● **AIM**: Show every line of the items below that contains the word "camera", copying each line in full and counting only matches with the same case.

---------- DATA TO USE

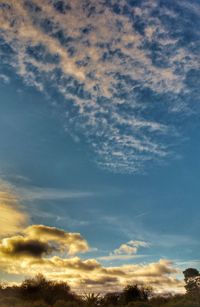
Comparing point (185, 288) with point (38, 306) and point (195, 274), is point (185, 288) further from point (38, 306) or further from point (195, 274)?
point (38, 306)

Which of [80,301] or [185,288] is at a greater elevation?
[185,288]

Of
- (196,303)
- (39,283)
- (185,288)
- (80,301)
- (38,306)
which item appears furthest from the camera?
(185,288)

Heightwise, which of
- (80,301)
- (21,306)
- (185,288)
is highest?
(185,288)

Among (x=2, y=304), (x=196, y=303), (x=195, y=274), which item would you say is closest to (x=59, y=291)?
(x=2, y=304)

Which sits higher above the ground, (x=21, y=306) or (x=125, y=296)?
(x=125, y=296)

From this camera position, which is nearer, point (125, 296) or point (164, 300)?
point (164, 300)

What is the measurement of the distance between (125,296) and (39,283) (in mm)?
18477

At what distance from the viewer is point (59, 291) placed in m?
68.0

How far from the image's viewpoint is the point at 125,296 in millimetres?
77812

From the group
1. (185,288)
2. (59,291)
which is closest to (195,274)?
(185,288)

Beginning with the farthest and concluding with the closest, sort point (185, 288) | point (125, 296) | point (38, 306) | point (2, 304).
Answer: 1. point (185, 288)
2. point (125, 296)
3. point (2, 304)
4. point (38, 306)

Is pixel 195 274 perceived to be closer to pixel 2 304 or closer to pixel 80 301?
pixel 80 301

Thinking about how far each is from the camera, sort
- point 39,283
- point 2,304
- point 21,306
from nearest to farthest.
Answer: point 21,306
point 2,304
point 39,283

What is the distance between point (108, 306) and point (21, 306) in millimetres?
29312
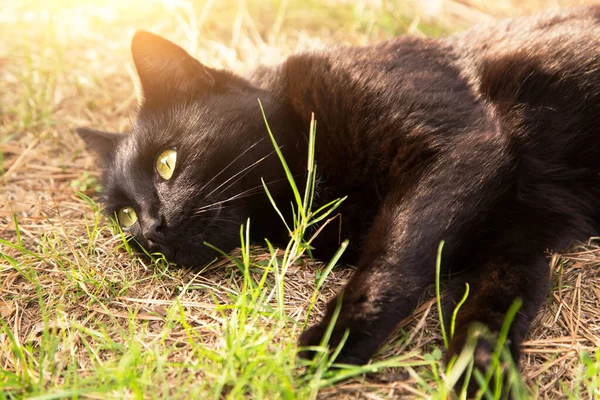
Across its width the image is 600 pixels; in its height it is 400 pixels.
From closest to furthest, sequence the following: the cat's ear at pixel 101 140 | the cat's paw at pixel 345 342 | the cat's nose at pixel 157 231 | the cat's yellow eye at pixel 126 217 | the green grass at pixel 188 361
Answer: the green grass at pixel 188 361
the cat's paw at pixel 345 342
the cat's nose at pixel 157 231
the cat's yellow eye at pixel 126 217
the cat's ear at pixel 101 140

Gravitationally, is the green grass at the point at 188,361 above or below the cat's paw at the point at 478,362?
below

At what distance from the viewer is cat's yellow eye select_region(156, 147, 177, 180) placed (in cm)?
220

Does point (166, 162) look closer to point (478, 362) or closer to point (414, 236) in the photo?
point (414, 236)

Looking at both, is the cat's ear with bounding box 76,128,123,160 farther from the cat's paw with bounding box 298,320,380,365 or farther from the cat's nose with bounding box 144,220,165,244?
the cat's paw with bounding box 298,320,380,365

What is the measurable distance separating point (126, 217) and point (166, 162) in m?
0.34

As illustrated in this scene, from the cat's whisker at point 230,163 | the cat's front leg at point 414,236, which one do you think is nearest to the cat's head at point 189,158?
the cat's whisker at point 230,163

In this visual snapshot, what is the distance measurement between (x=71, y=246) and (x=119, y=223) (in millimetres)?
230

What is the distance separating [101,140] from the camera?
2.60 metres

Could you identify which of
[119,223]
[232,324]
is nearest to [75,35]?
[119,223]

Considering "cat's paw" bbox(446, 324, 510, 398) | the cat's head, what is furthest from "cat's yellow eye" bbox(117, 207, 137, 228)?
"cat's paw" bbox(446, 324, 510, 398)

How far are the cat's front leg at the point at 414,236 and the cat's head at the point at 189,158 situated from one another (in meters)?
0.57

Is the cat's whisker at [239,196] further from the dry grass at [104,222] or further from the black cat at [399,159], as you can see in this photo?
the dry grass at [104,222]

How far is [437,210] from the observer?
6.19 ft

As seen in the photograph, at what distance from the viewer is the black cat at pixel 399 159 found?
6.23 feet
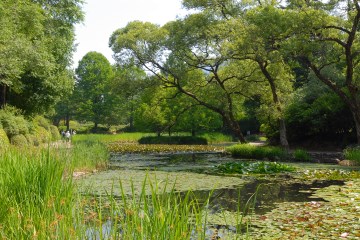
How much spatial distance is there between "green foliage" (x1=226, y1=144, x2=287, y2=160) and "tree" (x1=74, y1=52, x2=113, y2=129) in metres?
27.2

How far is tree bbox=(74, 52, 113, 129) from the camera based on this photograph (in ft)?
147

--------------------
---------- DATA TO USE

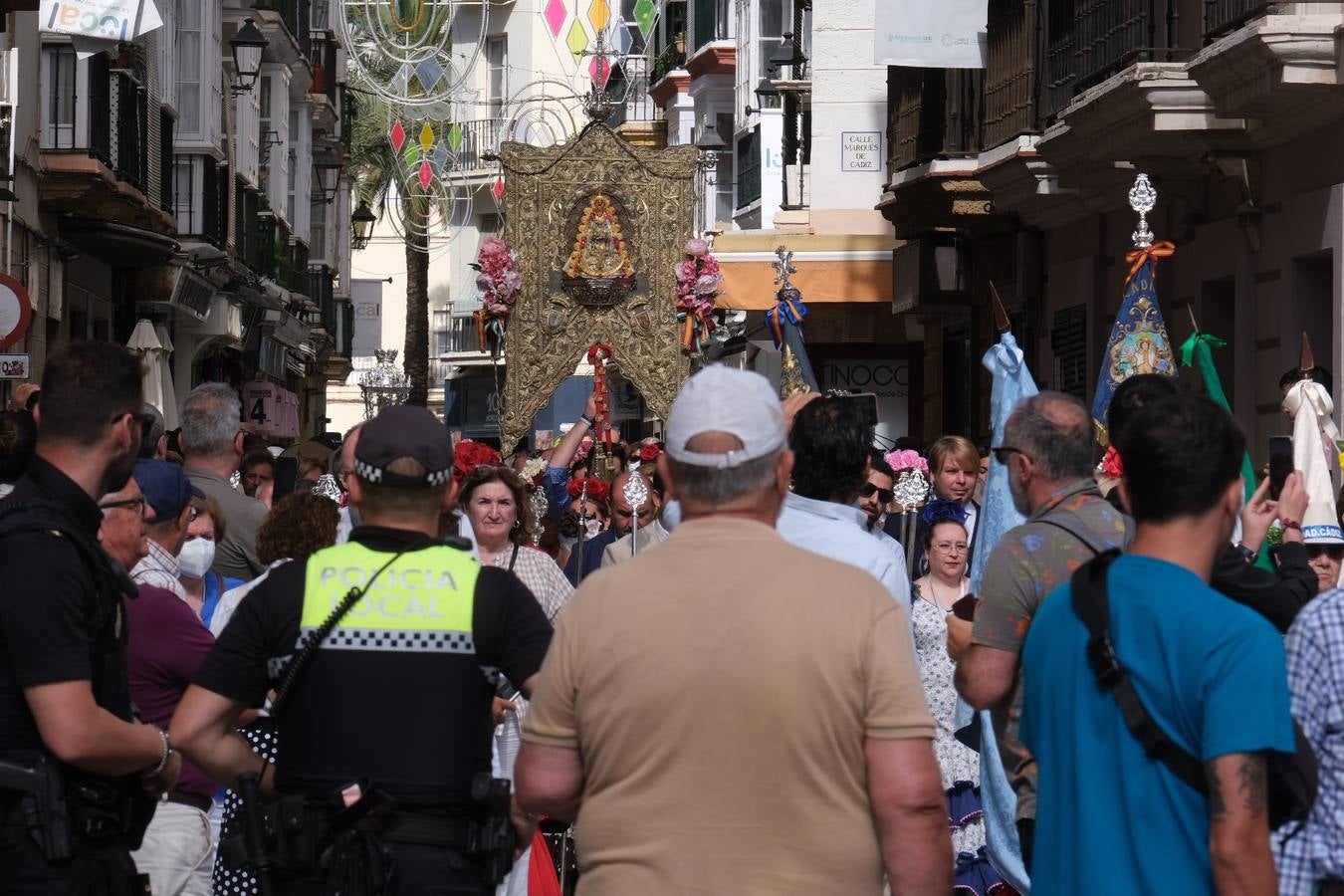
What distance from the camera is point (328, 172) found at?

--------------------

● **RESULT OF THIS TASK**:
which item appears furthest from the camera?
From this camera position, which is nearer, point (125, 296) or point (164, 300)?
Thinking about how far each is from the camera, sort
What is the distance separating [101,140] from the camera?
How far is tree bbox=(74, 52, 113, 129) from the camera based on this photograph (in ft)?
What distance from the camera is point (328, 172) found at?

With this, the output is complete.